EXERCISE MATERIALS
*** Begin section ***

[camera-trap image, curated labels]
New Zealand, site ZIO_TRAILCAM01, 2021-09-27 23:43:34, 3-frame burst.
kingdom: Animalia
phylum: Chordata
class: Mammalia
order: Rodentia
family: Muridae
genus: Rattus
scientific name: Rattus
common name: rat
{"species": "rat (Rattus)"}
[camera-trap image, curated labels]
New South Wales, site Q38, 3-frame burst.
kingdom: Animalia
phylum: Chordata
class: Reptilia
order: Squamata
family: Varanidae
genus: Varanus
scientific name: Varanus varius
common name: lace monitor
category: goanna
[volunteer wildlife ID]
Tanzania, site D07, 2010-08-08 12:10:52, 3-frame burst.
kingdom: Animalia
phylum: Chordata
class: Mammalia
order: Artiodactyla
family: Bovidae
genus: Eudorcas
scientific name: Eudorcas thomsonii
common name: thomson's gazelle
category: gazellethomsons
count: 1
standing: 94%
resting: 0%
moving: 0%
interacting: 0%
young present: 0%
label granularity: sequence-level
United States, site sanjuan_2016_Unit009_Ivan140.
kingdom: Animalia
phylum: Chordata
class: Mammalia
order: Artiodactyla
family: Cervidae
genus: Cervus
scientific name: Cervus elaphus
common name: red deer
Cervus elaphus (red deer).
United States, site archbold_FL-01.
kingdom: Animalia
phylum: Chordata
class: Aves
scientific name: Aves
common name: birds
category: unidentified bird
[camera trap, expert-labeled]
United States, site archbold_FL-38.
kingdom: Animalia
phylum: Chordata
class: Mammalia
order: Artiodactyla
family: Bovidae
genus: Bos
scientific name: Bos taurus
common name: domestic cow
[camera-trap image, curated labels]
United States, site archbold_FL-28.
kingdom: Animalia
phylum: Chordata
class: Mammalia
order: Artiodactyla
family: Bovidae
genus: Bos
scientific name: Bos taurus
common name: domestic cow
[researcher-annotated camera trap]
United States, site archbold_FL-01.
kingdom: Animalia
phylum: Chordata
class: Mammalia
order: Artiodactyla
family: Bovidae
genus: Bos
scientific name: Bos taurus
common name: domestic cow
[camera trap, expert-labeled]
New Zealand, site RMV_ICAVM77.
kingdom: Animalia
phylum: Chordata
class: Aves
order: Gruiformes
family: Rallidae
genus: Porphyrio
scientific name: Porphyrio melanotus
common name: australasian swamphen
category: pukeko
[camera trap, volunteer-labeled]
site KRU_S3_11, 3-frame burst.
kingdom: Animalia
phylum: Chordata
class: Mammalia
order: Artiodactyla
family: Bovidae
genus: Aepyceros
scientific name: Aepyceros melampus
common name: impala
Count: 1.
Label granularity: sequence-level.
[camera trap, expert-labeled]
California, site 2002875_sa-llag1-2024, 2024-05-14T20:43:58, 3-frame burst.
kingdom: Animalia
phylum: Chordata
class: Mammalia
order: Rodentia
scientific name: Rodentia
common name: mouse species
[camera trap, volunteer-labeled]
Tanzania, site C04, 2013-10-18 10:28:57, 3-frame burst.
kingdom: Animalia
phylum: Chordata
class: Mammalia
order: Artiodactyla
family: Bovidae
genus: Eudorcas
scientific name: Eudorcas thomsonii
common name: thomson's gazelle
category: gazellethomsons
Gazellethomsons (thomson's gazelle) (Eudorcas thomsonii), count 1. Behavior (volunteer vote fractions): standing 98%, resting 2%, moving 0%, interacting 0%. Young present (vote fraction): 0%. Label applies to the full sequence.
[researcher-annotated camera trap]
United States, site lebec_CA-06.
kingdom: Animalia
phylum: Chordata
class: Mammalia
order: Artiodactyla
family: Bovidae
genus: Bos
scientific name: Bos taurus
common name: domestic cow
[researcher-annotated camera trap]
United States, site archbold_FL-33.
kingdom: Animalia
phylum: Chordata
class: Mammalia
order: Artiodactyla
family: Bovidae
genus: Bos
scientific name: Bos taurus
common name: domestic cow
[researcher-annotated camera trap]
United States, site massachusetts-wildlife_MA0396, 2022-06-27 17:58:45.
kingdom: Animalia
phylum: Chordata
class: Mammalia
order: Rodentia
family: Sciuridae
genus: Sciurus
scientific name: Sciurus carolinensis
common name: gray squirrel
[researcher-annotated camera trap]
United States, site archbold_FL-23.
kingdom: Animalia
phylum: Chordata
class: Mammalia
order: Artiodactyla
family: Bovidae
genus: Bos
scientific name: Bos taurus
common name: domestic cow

*** End section ***

Every line from the start of the listing through the line with "genus: Varanus" should be reproduced exactly, and no other line.

ANSWER FOR THE TASK
[camera-trap image, curated labels]
New Zealand, site ZIO_TRAILCAM01, 2021-09-27 23:43:34, 3-frame burst.
kingdom: Animalia
phylum: Chordata
class: Mammalia
order: Rodentia
family: Muridae
genus: Rattus
scientific name: Rattus
common name: rat
{"species": "rat (Rattus)"}
[camera-trap image, curated labels]
New South Wales, site Q38, 3-frame burst.
kingdom: Animalia
phylum: Chordata
class: Reptilia
order: Squamata
family: Varanidae
genus: Varanus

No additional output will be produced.